II - A estrutura da sentença está concebida no artº 659º do CPC, devendo a mesma começar por identificar as partes, o objecto do litígio (fixando as questões que que ao tribunal cumpre solucionar), os fundamentos (de facto e de direito) e concluindo com a decisão. Delineada a estrutura deste acto jurisdicional (por excelência), o desvio ao figurino gizado pelo legislador ocasiona uma patologia na formação e estruturação da decisão susceptível de a inquinar de nulidade (artº 668º nº1 do CPC).

III - Um dos elementos estruturantes da sentença é a fundamentação.
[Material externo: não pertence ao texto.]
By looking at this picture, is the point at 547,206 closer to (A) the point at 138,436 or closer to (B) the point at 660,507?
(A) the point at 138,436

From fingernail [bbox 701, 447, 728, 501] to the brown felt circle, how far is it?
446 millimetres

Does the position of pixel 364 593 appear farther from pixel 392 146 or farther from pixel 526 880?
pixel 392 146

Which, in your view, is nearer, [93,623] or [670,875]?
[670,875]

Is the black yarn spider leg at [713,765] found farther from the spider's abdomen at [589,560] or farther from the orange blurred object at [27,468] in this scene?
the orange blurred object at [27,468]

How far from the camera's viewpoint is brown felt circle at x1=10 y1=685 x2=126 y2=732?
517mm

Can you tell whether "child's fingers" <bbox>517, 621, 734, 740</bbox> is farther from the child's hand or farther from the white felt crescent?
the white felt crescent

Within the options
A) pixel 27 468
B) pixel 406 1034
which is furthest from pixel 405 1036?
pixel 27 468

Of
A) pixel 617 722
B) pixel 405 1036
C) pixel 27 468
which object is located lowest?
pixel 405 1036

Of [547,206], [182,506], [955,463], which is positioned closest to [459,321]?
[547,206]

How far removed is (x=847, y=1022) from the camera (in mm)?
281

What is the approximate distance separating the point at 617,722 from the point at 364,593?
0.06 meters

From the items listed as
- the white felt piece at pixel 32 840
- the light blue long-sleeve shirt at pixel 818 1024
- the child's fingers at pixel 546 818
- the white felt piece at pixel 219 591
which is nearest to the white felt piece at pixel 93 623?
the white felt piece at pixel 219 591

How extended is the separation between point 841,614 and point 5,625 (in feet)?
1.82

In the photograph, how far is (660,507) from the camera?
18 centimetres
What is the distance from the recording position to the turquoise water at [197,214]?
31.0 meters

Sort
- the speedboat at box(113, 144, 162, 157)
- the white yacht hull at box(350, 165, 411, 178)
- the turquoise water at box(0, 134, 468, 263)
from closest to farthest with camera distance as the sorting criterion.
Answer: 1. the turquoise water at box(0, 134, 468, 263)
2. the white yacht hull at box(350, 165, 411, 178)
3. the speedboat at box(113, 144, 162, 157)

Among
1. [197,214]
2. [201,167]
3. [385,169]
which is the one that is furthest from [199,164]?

Esta tem duas funções: uma função endoprocessual e uma função extraprocessual. A função endoprocessual é aquela que desenvolve a motivação da sentença, entendido como requisito técnico da pronúncia jurisdicional, no interior do processo; a função extraprocessual da motivação está ligada com a natureza garantista da absoluta generalidade e na consequente impossibilidade de a entender como derrogável ad libitum pelo legislador ordinário (e muito menos como derrogável ad libitum pelo juiz ou pelas partes.

IV - A nulidade da sentença por falta de fundamentação só ocorre quando haja ausência absoluta de motivação, ou seja, total omissão dos fundamentos de facto ou de direito em que a decisão assenta. (…)”.